Implementing PReLu
Implementing the Parametric ReLU from the well-known paper "Delving Deep into Rectifiers: Surpassing Human-Level Performance on ImageNet Classification", which was proposed in ICCV 2015. This function introduces a parameter named "a" that is learnable, and it allows the function to adapt during training, potentially improving model accuracy and convergence compared to standard ReLU or Leaky ReLU functions. Denoted as: f(x) = x if x>= 0 | ax if x < 0 ArXiv link: https://arxiv.org/abs/1502.01852#
Could you please provide feedback on my implementation to confirm that it has been implemented correctly?
Hi - thanks for the contribution! It looks like this would be a good contribution to jax.nn, but there are a number of changes we'd have to make: mainly, the a value should be an explicit parameter of the function, otherwise we wouldn't be able to differentiate with respect to it. With this in mind, the function should not take init or rng or num_parameters as arguments. Also, the implementation should probably modeled after that of the existing relu. We would also need to add tests for the new function, in tests/nn_test.py. Is this something you'd like to work on?
Yes of course sir, I would.
So would you willing to give me some time to work on it? Currently, I am a bit busy.
Would like to hear your feedback!
I will also add tests later.
Ok the pr combination has been done.
Hello sir, have you been busy recently?
@MythicArrow It seems that prelu is equivalent to leaky_relu?
Yeah it looks similar but there is a significant difference between them. Leaky ReLu contains "a" as a fixed constant but when it comes to PReLu its "a" is a learnable slope parameter, which is trained through backpropagation.
You can pass a JAX array as the second argument to leaky_relu, and JAX will have no issues computing gradients through it.
Yeah indeed @DanisNone – it looks like this is the same as leaky_relu. Sorry @MythicArrow, I should have noticed that earlier.
I think given that, this PR can probably be closed.
But the PReLu's "a" is learnable not a constant.
I can make it eligible for being trained through backpropagation.
But the PReLu's "a" is learnable not a constant.
That is true of leaky_relu as well.
But the PReLu's "a" is learnable not a constant.
That is true of
leaky_reluas well.
Oh ok
Yeah indeed @DanisNone – it looks like this is the same as
leaky_relu.
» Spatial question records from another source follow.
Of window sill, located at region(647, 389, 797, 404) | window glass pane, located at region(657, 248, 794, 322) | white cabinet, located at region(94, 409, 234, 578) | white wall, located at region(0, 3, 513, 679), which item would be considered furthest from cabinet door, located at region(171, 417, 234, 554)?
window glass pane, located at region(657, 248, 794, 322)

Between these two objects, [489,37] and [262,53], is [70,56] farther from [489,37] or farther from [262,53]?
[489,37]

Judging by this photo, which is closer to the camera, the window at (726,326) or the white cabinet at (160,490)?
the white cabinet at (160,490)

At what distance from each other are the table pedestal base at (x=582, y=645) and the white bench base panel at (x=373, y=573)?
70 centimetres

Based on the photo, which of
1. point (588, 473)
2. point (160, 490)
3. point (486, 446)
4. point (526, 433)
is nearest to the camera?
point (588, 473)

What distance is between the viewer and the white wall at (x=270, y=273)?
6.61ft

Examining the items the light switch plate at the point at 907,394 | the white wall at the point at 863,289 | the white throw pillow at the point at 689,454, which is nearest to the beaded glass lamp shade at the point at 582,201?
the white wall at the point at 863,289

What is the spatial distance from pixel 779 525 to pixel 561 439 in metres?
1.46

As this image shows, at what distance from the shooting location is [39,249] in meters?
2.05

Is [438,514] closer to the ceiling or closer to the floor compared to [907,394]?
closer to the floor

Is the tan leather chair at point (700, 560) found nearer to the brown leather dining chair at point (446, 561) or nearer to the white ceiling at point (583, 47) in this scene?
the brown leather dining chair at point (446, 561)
Sorry @MythicArrow, I should have noticed that earlier.
No problem sir.
Ok then I will close this pr.
I checked the LeakyReLu's proportions and I see that it has a fixed value of "a" differing from the learnable one in the PReLu so would you merge the pr if I had edited the implementation in a way that it would have made the "a" learnable and trainable through backpropagation instead of the fixed one in LeakyReLu?
You mention LeakyReLu – are you talking about the function in the stax example library? https://github.com/jax-ml/jax/blob/9678a764e83b5fab3a877348c6ccc503d9808145/jax/example_libraries/stax.py#L158
If so, then we likely wouldn't accept such a contribution, because we are not adding new features to stax.
If you're thinking of jax.nn.leaky_relu, then I can't say I understand your request here. The negative_slope is a parameter just like any other, and you can take the gradient with respect to it, which means its value can be optimized given an appropriate loss function. That makes me think it qualifies as a "learnable parameter" – is there something more you're looking for?
I had checked the original paper of LeakyReLu and its "a" was a fixed constant like 0.01 and wasn't learned. But in this case the jax's LeakyReLu func is like PReLu so I think there is no need for implementing PReLu.
Sir, I have researched the PReLu and found out that it indeed has a learnable parameter which is included in the model's weights. So if I define it as a parameter then it will be automatically learnable differing from the LeakyReLu. Does JAX allow to define 'a' as a model parameter?